═══ Data excerpts
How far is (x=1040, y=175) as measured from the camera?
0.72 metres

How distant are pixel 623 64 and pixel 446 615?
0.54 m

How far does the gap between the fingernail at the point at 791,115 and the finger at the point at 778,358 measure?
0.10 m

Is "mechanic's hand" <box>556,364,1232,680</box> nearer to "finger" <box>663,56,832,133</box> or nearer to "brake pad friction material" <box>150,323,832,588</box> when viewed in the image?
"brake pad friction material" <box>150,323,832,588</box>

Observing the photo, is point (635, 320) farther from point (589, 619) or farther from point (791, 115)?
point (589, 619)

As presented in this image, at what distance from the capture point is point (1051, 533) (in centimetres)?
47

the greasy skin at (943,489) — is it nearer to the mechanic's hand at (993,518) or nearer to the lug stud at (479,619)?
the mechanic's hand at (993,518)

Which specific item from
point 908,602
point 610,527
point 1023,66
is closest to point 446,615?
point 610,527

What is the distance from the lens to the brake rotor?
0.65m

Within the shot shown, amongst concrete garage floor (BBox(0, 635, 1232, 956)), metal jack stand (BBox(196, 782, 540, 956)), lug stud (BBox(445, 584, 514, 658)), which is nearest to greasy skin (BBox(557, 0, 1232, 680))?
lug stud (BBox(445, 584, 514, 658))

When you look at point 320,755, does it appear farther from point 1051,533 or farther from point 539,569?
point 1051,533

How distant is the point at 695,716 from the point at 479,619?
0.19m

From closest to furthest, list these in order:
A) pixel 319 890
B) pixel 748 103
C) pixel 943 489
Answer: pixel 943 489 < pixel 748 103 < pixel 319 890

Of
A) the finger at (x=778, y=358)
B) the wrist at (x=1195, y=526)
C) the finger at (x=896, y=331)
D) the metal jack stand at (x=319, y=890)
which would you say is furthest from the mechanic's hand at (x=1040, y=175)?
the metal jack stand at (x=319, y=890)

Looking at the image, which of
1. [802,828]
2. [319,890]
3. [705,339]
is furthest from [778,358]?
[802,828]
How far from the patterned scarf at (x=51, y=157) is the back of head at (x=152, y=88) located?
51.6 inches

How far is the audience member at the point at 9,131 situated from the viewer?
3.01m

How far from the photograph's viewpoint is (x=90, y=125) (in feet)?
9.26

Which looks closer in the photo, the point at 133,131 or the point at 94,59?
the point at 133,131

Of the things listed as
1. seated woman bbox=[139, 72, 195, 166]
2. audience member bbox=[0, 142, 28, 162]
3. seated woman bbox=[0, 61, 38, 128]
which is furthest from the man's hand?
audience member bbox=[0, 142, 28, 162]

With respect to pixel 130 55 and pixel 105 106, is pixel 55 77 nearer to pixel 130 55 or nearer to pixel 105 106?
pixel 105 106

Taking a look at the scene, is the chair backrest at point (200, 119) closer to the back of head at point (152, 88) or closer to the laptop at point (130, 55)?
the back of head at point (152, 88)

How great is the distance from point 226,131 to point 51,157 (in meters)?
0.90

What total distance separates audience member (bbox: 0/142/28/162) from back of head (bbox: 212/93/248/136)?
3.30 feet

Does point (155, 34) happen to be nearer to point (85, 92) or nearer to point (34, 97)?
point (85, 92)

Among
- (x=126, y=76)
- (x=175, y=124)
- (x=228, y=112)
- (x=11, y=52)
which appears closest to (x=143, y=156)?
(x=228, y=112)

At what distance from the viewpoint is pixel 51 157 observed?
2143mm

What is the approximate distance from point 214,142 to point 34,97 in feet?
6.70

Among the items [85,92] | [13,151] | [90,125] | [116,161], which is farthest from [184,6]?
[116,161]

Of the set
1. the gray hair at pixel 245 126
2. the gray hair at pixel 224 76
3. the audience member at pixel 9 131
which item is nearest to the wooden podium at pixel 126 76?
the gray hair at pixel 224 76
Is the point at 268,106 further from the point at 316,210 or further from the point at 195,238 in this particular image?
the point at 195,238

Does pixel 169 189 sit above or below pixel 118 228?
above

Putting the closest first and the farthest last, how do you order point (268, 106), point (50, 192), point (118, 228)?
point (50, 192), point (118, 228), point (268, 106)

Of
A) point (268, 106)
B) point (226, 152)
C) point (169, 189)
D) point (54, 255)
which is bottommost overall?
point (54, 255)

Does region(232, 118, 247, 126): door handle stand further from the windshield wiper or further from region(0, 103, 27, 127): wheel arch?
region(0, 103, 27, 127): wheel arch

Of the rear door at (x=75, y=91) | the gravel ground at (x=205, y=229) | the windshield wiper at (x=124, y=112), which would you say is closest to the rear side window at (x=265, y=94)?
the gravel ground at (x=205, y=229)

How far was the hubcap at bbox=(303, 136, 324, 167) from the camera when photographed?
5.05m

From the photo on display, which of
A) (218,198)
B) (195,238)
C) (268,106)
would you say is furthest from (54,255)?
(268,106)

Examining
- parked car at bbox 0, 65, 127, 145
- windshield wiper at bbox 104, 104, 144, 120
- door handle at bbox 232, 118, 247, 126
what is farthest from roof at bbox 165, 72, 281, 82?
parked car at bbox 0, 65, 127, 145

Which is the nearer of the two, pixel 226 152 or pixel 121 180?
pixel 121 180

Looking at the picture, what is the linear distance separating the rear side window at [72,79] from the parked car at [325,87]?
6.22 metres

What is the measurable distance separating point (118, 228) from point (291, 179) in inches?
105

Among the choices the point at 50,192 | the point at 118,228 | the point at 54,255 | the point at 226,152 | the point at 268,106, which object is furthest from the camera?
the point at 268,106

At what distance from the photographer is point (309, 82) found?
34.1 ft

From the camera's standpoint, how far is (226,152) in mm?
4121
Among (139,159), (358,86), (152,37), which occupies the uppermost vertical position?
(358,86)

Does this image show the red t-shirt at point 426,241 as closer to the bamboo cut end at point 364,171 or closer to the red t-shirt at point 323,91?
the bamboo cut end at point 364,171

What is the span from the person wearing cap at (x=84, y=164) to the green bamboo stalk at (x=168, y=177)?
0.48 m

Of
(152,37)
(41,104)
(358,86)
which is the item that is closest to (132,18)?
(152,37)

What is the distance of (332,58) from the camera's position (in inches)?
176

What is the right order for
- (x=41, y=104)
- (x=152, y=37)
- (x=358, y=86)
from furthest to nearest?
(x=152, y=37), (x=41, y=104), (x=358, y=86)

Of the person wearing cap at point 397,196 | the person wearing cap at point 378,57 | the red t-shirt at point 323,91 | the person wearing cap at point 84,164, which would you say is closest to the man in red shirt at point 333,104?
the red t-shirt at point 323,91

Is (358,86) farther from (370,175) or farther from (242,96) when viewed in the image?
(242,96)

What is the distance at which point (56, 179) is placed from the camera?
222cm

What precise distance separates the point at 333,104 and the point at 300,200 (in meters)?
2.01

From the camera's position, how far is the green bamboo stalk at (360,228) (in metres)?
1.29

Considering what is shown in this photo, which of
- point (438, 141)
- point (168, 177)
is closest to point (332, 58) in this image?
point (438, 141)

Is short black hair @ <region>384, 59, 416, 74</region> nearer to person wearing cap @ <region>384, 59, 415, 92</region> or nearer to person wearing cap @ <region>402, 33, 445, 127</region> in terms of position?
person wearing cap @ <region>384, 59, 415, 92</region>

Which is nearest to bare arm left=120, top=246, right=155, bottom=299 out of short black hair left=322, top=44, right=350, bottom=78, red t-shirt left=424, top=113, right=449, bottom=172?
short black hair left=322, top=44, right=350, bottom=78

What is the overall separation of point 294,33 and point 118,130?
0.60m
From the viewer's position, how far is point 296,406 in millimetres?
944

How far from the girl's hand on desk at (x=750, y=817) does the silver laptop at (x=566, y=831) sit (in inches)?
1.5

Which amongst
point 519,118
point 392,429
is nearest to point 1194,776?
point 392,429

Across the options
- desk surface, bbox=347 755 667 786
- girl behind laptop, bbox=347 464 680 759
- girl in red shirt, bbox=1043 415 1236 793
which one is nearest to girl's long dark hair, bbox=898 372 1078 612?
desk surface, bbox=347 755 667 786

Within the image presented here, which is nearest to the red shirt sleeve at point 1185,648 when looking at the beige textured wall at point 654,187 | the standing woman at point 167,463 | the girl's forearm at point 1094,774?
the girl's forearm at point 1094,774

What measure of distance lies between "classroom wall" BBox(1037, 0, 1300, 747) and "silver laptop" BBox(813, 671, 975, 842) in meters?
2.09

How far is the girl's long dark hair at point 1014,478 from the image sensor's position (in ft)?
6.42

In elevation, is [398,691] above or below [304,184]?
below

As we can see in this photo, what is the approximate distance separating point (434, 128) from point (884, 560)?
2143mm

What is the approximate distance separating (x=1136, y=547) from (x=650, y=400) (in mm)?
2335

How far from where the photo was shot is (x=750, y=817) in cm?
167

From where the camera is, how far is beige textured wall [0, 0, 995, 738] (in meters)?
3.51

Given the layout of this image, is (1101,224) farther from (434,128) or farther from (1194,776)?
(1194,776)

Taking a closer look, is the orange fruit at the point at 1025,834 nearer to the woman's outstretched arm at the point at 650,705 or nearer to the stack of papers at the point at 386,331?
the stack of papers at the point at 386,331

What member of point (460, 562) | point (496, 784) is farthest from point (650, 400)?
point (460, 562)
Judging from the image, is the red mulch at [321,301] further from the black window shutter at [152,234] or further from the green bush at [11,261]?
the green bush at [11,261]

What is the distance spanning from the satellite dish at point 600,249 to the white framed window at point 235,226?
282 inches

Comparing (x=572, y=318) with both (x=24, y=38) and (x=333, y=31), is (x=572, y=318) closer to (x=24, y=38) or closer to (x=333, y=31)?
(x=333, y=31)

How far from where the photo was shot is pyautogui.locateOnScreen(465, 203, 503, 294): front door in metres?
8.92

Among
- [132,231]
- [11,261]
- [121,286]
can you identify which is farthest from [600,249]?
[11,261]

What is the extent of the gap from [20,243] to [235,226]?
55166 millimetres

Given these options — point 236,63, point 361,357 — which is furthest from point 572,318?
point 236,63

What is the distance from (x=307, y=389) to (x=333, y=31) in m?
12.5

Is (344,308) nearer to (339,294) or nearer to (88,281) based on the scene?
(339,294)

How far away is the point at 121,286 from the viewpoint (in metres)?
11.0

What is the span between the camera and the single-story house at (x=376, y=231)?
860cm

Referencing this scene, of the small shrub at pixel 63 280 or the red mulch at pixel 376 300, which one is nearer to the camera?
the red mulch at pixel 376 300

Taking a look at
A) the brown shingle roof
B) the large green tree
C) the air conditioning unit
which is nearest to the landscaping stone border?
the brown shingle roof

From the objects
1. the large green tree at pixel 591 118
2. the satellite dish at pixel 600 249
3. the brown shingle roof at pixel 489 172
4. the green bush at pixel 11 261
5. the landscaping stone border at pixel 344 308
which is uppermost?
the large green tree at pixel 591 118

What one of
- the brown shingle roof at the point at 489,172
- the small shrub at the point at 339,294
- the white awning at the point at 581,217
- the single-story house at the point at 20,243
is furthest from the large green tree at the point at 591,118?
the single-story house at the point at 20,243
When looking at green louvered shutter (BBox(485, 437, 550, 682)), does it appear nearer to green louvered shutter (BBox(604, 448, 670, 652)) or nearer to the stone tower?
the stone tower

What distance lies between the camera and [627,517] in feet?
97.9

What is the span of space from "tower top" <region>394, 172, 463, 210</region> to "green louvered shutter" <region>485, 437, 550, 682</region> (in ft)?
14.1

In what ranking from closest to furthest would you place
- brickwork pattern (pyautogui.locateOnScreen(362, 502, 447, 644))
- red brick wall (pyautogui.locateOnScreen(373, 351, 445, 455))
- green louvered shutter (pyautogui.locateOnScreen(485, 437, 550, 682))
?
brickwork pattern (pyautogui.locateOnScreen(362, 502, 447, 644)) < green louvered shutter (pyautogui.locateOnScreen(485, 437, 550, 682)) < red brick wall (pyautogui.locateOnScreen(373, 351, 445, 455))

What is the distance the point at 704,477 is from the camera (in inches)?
══════
**The task:** Rewrite the records from the start through the line containing "Answer: pixel 943", renaming "brake rotor" to "brake disc" and leaving everything else unchanged.

**Correct answer:**
How far is (x=1040, y=175) as measured from the camera?
0.72 metres

How distant are pixel 623 64 and pixel 446 615?
0.54 m

How far does the gap between the fingernail at the point at 791,115 and the finger at the point at 778,358 measure?
0.10 m

Is "mechanic's hand" <box>556,364,1232,680</box> nearer to "finger" <box>663,56,832,133</box> or nearer to "brake pad friction material" <box>150,323,832,588</box> when viewed in the image?
"brake pad friction material" <box>150,323,832,588</box>

Observing the photo, is point (635, 320) farther from point (589, 619) or farther from point (791, 115)?
point (589, 619)

As presented in this image, at what distance from the capture point is point (1051, 533) (in centimetres)?
47

the greasy skin at (943,489) — is it nearer to the mechanic's hand at (993,518) or nearer to the lug stud at (479,619)?
the mechanic's hand at (993,518)

Which specific item from
point 908,602
point 610,527
point 1023,66
is closest to point 446,615?
point 610,527

What is the distance from the lens to the brake disc?
0.65m

Within the shot shown, amongst concrete garage floor (BBox(0, 635, 1232, 956)), metal jack stand (BBox(196, 782, 540, 956)), lug stud (BBox(445, 584, 514, 658)), which is nearest to greasy skin (BBox(557, 0, 1232, 680))?
lug stud (BBox(445, 584, 514, 658))

When you look at point 320,755, does it appear farther from point 1051,533 or farther from point 539,569?
point 1051,533

How distant is the point at 695,716 from the point at 479,619?
0.19m

From closest to furthest, list these in order:
A) pixel 319 890
B) pixel 748 103
C) pixel 943 489
Answer: pixel 943 489 < pixel 748 103 < pixel 319 890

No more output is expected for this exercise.